Stored data:
>> START

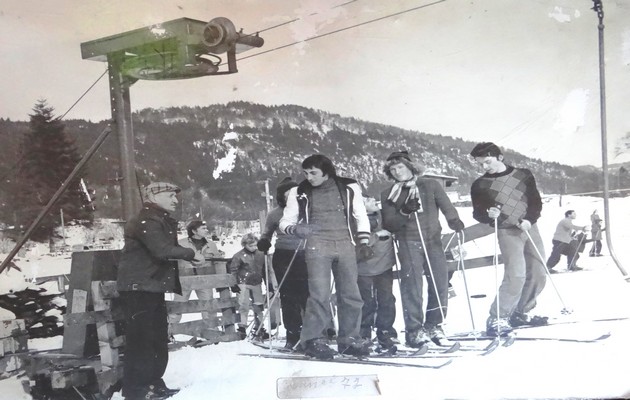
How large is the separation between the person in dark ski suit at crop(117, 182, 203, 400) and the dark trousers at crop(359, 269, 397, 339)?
95 centimetres

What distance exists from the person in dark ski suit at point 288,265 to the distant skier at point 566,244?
1.33 m

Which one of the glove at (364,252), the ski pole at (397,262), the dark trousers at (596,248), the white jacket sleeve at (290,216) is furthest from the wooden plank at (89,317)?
the dark trousers at (596,248)

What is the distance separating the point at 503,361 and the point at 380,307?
684 mm

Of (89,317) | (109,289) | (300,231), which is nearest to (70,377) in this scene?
(89,317)

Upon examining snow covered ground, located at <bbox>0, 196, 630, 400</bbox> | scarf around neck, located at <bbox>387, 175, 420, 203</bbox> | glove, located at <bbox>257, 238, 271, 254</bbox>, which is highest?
scarf around neck, located at <bbox>387, 175, 420, 203</bbox>

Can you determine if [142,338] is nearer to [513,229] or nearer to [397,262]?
[397,262]

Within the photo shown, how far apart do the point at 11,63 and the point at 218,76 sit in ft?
3.22

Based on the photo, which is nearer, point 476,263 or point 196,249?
point 196,249

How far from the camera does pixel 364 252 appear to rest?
3141 millimetres

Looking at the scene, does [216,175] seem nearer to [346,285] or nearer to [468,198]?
[346,285]

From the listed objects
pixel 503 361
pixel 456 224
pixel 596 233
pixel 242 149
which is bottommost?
pixel 503 361

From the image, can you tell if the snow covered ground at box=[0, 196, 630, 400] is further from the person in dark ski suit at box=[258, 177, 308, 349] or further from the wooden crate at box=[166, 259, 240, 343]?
the person in dark ski suit at box=[258, 177, 308, 349]

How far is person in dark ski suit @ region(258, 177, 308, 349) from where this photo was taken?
3131 millimetres

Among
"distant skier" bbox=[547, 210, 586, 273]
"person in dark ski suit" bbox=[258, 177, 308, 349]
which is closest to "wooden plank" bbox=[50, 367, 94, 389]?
"person in dark ski suit" bbox=[258, 177, 308, 349]
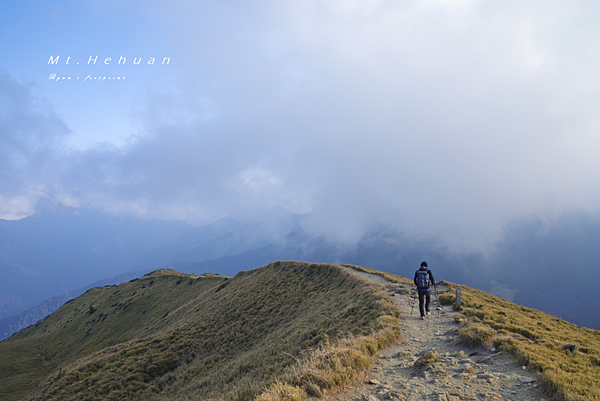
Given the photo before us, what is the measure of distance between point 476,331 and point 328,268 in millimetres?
26157

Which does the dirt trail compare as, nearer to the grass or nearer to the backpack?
the grass

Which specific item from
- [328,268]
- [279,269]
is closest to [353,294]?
[328,268]

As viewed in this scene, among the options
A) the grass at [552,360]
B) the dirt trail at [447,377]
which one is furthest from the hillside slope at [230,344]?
the grass at [552,360]

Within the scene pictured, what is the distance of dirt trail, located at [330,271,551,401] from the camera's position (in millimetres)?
7613

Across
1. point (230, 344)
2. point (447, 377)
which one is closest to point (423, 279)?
point (447, 377)

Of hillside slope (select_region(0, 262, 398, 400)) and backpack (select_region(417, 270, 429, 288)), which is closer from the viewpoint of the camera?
backpack (select_region(417, 270, 429, 288))

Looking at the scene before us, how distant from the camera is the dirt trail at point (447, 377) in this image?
7.61m

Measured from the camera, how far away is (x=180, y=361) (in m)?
25.8

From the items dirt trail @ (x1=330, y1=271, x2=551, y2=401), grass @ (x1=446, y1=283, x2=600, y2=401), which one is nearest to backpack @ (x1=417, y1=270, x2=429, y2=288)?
grass @ (x1=446, y1=283, x2=600, y2=401)

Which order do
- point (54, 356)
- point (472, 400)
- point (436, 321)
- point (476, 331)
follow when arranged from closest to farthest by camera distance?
point (472, 400) → point (476, 331) → point (436, 321) → point (54, 356)

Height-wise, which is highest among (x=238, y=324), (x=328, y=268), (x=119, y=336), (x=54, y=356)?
(x=328, y=268)

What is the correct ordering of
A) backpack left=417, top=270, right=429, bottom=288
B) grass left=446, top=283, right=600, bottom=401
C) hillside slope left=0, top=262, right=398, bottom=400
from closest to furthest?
grass left=446, top=283, right=600, bottom=401
backpack left=417, top=270, right=429, bottom=288
hillside slope left=0, top=262, right=398, bottom=400

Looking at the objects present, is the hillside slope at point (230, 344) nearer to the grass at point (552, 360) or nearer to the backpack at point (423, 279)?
the backpack at point (423, 279)

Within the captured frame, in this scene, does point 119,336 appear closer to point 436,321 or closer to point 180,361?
point 180,361
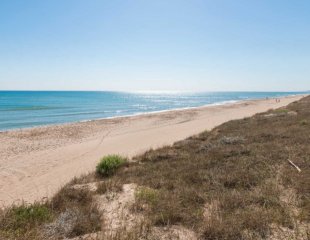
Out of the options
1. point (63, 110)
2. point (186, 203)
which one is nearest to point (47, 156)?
point (186, 203)

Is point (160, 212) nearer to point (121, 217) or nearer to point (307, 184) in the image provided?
point (121, 217)

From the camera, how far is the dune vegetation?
454 centimetres

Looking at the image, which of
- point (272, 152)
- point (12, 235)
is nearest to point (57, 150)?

>> END

- [Your task]:
Can you rewrite all of the entries with "wooden crate" changed to "wooden box" and everything else the same, leaving the pictures out?

- [Reply to the exercise]:
How large is the separation between the person in dark ski suit at crop(117, 182, 203, 400) and the dark trousers at crop(359, 269, 397, 339)?
95 centimetres

What distance exists from the person in dark ski suit at point 288,265 to the distant skier at point 566,244?
1.33 m

Which one of the glove at (364,252), the ski pole at (397,262), the dark trousers at (596,248), the white jacket sleeve at (290,216) is furthest from the wooden plank at (89,317)?
the dark trousers at (596,248)

What is the distance separating the point at 503,361 and the point at 380,307?
684 mm

Of (89,317) | (109,289) | (300,231), which is nearest to (70,377) in this scene?
(89,317)

Upon examining snow covered ground, located at <bbox>0, 196, 630, 400</bbox> | scarf around neck, located at <bbox>387, 175, 420, 203</bbox> | glove, located at <bbox>257, 238, 271, 254</bbox>, which is highest?
scarf around neck, located at <bbox>387, 175, 420, 203</bbox>

Can you determine if [142,338] is nearer to [513,229] or nearer to [397,262]?
[397,262]

Within the photo shown, how far apart do the point at 11,63 and the point at 218,76 sit in ft?
3.22

Based on the photo, which is nearer, point 476,263 or point 196,249?
point 196,249

How far from the camera does pixel 364 252 appear to rest?
3141 millimetres

Looking at the scene, does [216,175] seem nearer to [346,285] or nearer to [468,198]?
[346,285]

From the listed objects
pixel 503 361
pixel 456 224
pixel 596 233
pixel 242 149
which is bottommost?
pixel 503 361

From the image, can you tell if the snow covered ground at box=[0, 196, 630, 400] is further from the person in dark ski suit at box=[258, 177, 308, 349] or further from the wooden box at box=[166, 259, 240, 343]?
the person in dark ski suit at box=[258, 177, 308, 349]

How far is person in dark ski suit @ region(258, 177, 308, 349) from where this photo was taken?
3131 millimetres

Among
"distant skier" bbox=[547, 210, 586, 273]
"person in dark ski suit" bbox=[258, 177, 308, 349]
which is closest to "wooden plank" bbox=[50, 367, 94, 389]?
"person in dark ski suit" bbox=[258, 177, 308, 349]
Given the photo before us, what is the measure of distance between point 476,331 and point 328,268 in millimetres?
26157

Which does the dirt trail compare as, nearer to the grass or nearer to the backpack?
the grass

Which specific item from
- [328,268]
- [279,269]
is closest to [353,294]?
[328,268]

As viewed in this scene, among the options
A) the grass at [552,360]
B) the dirt trail at [447,377]
which one is furthest from the hillside slope at [230,344]?
the grass at [552,360]

Within the scene pictured, what is the distance of dirt trail, located at [330,271,551,401] from the camera's position (in millimetres)?
7613

Across
1. point (230, 344)
2. point (447, 377)
which one is closest to point (423, 279)?
point (447, 377)

Of hillside slope (select_region(0, 262, 398, 400)) and backpack (select_region(417, 270, 429, 288)), which is closer from the viewpoint of the camera?
backpack (select_region(417, 270, 429, 288))

Looking at the scene before us, how distant from the camera is the dirt trail at point (447, 377) in this image?
7.61m

Measured from the camera, how far away is (x=180, y=361) (in m)?
25.8

From the items dirt trail @ (x1=330, y1=271, x2=551, y2=401), grass @ (x1=446, y1=283, x2=600, y2=401), which one is nearest to backpack @ (x1=417, y1=270, x2=429, y2=288)?
grass @ (x1=446, y1=283, x2=600, y2=401)

Which order do
- point (54, 356)
- point (472, 400)
- point (436, 321)
- point (476, 331)
follow when arranged from closest to farthest by camera distance?
point (472, 400) → point (476, 331) → point (436, 321) → point (54, 356)

Height-wise, which is highest among (x=238, y=324), (x=328, y=268), (x=119, y=336), (x=54, y=356)?
(x=328, y=268)

What is the correct ordering of
A) backpack left=417, top=270, right=429, bottom=288
B) grass left=446, top=283, right=600, bottom=401
C) hillside slope left=0, top=262, right=398, bottom=400
from closest to furthest?
grass left=446, top=283, right=600, bottom=401
backpack left=417, top=270, right=429, bottom=288
hillside slope left=0, top=262, right=398, bottom=400

Looking at the objects present, is the hillside slope at point (230, 344) nearer to the grass at point (552, 360) or nearer to the backpack at point (423, 279)?
the backpack at point (423, 279)

Within the captured frame, in this scene, does point 119,336 appear closer to point 436,321 or closer to point 180,361?
point 180,361
Out of the options
1. point (63, 110)
2. point (186, 203)
which one is nearest to point (47, 156)?
point (186, 203)

Is point (160, 212) nearer to point (121, 217) or nearer to point (307, 184) in the image provided?
point (121, 217)

From the camera, how far is the dune vegetation?
454 centimetres

Looking at the image, which of
- point (272, 152)
- point (12, 235)
is nearest to point (57, 150)?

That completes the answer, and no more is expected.